* WHAT THE TASK REQUIRES
Format the data from the line containing "Is [17,48] closer" through the end of the data, both included, as a JSON list of strings, one per line. Skip blank lines.

* PROVIDED INFORMATION
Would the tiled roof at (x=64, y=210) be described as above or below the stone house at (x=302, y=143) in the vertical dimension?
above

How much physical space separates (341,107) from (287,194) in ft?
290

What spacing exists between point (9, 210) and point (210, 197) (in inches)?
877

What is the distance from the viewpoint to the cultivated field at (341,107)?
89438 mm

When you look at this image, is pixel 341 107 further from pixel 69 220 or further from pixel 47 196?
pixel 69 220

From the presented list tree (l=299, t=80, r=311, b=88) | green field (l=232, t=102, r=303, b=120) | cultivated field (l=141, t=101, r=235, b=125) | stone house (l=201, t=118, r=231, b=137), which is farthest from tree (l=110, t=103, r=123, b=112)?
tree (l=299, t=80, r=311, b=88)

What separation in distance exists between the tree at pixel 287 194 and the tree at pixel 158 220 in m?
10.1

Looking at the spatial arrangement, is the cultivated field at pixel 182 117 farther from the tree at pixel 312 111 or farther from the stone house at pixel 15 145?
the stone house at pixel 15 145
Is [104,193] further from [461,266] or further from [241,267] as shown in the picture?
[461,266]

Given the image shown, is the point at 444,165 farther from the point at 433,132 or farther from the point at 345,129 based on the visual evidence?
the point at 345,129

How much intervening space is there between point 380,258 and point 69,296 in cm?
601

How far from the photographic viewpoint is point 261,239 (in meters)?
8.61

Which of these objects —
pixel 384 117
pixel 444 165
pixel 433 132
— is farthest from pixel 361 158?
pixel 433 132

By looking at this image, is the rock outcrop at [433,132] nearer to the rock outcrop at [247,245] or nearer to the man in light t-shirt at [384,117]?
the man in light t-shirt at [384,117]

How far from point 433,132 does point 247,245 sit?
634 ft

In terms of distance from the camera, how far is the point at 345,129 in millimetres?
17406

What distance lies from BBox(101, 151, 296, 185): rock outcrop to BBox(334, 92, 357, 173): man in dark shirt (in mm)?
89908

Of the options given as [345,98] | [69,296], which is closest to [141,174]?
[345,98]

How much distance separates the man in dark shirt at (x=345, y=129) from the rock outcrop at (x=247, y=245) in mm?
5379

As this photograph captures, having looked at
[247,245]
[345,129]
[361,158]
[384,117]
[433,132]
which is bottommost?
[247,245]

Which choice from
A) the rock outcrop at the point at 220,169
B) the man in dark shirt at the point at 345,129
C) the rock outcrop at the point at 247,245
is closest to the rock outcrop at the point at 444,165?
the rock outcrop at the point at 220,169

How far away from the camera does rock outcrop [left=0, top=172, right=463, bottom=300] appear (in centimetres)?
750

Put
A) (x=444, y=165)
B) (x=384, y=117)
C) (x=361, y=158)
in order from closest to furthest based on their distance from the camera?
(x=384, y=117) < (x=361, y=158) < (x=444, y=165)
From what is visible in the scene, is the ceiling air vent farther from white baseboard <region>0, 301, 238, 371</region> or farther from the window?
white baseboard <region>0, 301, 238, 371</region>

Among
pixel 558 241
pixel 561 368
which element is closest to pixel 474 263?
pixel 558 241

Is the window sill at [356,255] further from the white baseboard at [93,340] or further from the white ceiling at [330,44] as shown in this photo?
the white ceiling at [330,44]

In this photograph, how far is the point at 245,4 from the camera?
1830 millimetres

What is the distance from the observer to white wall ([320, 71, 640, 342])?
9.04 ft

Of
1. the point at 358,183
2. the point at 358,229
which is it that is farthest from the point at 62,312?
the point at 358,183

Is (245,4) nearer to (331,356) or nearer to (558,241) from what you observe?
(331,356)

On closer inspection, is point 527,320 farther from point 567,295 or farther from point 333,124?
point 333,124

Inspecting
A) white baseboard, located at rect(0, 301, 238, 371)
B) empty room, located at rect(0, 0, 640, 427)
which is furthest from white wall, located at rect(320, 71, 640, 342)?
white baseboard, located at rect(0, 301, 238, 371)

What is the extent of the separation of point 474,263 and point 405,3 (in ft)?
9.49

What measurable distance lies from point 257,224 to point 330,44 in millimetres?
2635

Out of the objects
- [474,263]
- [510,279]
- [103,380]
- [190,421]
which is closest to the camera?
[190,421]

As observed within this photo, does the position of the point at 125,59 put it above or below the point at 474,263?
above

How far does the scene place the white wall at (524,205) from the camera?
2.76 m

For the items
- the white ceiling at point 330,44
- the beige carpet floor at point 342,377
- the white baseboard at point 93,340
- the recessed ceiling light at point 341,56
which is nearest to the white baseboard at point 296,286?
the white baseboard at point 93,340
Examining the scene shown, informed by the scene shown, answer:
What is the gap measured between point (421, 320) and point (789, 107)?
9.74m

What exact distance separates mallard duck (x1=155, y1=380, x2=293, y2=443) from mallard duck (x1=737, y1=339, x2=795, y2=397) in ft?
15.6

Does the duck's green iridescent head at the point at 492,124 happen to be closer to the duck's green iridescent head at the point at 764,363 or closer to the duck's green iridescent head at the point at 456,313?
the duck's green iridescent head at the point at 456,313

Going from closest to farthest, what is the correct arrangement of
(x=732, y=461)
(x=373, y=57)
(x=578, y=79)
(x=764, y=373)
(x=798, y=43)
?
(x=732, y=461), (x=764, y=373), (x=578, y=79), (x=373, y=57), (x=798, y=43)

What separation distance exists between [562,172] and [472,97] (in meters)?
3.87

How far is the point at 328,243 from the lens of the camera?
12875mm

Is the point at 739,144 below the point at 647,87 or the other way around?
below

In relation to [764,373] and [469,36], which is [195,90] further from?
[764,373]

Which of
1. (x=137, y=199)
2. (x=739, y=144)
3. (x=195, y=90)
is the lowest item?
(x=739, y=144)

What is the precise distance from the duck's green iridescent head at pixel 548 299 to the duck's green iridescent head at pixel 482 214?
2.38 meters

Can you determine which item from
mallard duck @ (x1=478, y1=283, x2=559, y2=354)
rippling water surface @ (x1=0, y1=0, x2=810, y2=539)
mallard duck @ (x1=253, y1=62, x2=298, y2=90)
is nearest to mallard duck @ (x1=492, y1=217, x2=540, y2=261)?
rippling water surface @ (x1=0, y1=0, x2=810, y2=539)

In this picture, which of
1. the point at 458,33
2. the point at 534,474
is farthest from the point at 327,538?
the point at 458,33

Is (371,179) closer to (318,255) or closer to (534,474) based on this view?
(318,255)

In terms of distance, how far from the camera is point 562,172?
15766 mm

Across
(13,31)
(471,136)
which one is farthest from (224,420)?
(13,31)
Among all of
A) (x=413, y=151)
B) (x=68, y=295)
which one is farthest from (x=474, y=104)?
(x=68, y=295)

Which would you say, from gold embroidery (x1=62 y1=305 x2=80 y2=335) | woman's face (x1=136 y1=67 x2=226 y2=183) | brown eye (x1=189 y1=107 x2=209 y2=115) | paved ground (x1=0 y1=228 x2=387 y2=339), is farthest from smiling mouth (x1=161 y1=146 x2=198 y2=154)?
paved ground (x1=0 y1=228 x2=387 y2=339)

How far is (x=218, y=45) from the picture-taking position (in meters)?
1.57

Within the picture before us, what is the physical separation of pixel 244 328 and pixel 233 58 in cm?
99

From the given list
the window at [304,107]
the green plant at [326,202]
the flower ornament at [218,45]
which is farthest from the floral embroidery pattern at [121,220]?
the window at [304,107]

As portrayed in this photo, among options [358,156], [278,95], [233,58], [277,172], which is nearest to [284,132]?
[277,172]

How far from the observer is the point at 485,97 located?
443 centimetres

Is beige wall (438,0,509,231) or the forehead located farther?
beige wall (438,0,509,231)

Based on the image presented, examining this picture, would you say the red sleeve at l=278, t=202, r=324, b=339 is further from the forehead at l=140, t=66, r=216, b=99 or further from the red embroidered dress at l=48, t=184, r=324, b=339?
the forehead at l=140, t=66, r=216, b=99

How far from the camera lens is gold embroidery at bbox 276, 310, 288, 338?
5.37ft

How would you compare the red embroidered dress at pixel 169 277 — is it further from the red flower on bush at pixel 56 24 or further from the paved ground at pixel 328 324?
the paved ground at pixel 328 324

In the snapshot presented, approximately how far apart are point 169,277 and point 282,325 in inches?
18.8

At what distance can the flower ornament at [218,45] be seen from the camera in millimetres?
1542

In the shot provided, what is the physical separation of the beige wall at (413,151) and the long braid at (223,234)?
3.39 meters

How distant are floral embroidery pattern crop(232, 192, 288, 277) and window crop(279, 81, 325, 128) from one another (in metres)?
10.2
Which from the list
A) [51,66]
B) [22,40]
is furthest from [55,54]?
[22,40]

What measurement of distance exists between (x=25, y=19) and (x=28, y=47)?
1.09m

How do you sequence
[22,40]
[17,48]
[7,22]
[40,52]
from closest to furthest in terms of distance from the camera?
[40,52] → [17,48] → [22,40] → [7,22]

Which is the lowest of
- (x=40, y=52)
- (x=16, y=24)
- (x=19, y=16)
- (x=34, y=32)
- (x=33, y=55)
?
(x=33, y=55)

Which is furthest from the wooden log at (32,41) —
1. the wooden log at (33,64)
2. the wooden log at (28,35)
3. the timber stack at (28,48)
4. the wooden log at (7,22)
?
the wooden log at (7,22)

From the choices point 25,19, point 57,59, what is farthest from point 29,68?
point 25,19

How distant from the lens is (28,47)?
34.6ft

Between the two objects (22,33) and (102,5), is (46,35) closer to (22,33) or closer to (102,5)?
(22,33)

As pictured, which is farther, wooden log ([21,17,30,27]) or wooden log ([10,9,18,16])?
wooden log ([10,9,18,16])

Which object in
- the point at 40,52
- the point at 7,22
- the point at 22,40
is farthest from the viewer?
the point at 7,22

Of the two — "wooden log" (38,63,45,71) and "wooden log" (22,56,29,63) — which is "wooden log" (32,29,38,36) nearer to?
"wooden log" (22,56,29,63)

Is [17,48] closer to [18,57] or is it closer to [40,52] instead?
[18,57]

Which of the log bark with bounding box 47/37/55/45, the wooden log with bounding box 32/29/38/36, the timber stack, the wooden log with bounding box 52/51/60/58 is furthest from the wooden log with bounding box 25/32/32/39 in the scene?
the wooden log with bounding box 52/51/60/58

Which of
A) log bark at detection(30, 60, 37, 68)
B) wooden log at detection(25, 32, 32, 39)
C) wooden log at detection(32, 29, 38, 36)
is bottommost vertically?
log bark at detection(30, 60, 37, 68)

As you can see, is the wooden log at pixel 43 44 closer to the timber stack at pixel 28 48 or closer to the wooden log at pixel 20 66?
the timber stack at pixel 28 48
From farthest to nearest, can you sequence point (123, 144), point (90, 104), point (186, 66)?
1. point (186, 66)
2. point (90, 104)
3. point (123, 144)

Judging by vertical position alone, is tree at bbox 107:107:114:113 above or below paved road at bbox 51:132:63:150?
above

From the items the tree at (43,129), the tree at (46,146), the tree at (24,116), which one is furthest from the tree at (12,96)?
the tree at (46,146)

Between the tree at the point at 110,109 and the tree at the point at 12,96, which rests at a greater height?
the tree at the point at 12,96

* OUTPUT BELOW
[
  "Is [17,48] closer to [18,57] or is it closer to [40,52] instead?",
  "[18,57]",
  "Which of the log bark with bounding box 47/37/55/45, the wooden log with bounding box 32/29/38/36, the timber stack, the wooden log with bounding box 52/51/60/58 is furthest from the wooden log with bounding box 25/32/32/39 in the scene?",
  "the wooden log with bounding box 52/51/60/58",
  "Which of",
  "A) log bark at detection(30, 60, 37, 68)",
  "B) wooden log at detection(25, 32, 32, 39)",
  "C) wooden log at detection(32, 29, 38, 36)",
  "is bottommost vertically?",
  "log bark at detection(30, 60, 37, 68)",
  "As you can see, is the wooden log at pixel 43 44 closer to the timber stack at pixel 28 48 or closer to the wooden log at pixel 20 66?",
  "the timber stack at pixel 28 48",
  "From farthest to nearest, can you sequence point (123, 144), point (90, 104), point (186, 66)?",
  "1. point (186, 66)",
  "2. point (90, 104)",
  "3. point (123, 144)",
  "Judging by vertical position alone, is tree at bbox 107:107:114:113 above or below paved road at bbox 51:132:63:150?",
  "above",
  "From the items the tree at (43,129), the tree at (46,146), the tree at (24,116), which one is furthest from the tree at (12,96)?",
  "the tree at (46,146)",
  "Between the tree at the point at 110,109 and the tree at the point at 12,96, which rests at a greater height?",
  "the tree at the point at 12,96"
]